Britain Caves on Hong Kong Extradition
A new proposal could endanger dissidents who escaped political arrest.

Hong Kong has imposed bounties on dissidents in exile and threatened to pursue them for life, and recently authorities added 15 more names to its wanted list. Yet in the U.K., where many Hong Kongers have taken refuge, the Labour government wants to weaken restrictions on extradition to the former British colony.

The United Kingdom suspended its extradition treaty with Hong Kong in 2020 after authorities imposed a national-security law that outlaws dissent. The Labour government has now proposed resuming some extraditions on a “case-by-case ad hoc basis,” according to a July 18 letter from the Home Office published on social media last week by conservative MP Alicia Kearns.

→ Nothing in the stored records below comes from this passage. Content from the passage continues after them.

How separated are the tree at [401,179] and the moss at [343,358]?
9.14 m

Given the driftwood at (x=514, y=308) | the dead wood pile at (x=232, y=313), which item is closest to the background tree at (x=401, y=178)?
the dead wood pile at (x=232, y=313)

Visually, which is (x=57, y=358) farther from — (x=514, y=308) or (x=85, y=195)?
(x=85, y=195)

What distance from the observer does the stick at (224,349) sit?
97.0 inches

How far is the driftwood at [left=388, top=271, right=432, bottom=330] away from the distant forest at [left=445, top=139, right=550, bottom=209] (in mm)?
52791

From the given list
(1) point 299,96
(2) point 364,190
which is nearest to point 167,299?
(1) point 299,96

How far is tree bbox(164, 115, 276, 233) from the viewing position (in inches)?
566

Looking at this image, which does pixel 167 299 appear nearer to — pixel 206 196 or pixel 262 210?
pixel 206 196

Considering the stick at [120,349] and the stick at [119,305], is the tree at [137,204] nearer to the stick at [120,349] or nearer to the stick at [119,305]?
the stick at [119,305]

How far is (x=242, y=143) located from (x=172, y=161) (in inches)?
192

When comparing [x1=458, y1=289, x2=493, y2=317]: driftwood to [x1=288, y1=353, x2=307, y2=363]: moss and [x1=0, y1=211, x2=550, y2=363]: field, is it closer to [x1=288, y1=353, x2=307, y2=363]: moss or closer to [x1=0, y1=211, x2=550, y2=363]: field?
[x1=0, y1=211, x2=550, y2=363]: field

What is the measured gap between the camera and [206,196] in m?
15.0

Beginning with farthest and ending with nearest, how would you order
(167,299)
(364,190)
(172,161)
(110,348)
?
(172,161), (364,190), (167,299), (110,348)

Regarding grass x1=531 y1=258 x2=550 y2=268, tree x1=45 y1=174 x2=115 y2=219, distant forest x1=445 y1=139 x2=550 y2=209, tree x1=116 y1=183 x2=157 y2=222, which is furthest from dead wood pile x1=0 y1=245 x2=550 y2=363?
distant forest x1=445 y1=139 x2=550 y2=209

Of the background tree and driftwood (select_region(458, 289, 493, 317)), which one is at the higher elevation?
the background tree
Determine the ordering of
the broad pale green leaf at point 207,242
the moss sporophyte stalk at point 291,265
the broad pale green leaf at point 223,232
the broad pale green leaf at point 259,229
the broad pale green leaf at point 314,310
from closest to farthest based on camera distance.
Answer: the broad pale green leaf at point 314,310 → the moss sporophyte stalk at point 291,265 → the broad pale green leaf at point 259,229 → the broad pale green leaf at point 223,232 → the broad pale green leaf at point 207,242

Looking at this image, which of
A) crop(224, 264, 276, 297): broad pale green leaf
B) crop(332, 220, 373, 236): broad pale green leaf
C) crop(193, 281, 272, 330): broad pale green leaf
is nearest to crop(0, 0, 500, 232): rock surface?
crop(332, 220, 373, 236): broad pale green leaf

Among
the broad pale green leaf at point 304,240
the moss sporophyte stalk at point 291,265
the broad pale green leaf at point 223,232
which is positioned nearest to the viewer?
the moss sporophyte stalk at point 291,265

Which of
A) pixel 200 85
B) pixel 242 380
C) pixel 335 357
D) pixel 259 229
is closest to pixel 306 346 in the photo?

Security Minister Dan Jarvis noted in the letter that Hong Kong has also suspended extraditions and asserted “it is in our national interest to have effective extradition relationships to prevent criminals from evading justice and the UK becoming a haven for fugitives.” He has also claimed Hong Kongers won’t be “extradited for politically motivated purposes.”
But Britain’s bountied Hong Kongers aren’t reassured. Publisher Jimmy Lai—a British citizen—has been in a Hong Kong prison since 2020 on bogus charges.
“If Beijing were to accuse me of something like ‘fraud’ tomorrow, they could attempt to use that as grounds to request my extradition, and because such charges may not be seen as political by the U.K., it leaves the door open for abuse,” says Chloe Cheung, a London-based Hong Konger with a HK$1 million (nearly $127,400) bounty on her head. “This is exactly how the Chinese authorities disguise political persecution as ordinary criminal prosecution.”
China violated the Sino-British Joint Declaration when it moved to extinguish freedom in Hong Kong. The national-security law claims broad extraterritorial jurisdiction, and authorities now seek to intimidate and harass even those who escaped abroad. The rule of law is as dead in Hong Kong as it is in the Chinese mainland, and a British extradition policy that suggests otherwise emboldens Beijing and endangers refugees who fled to freedom.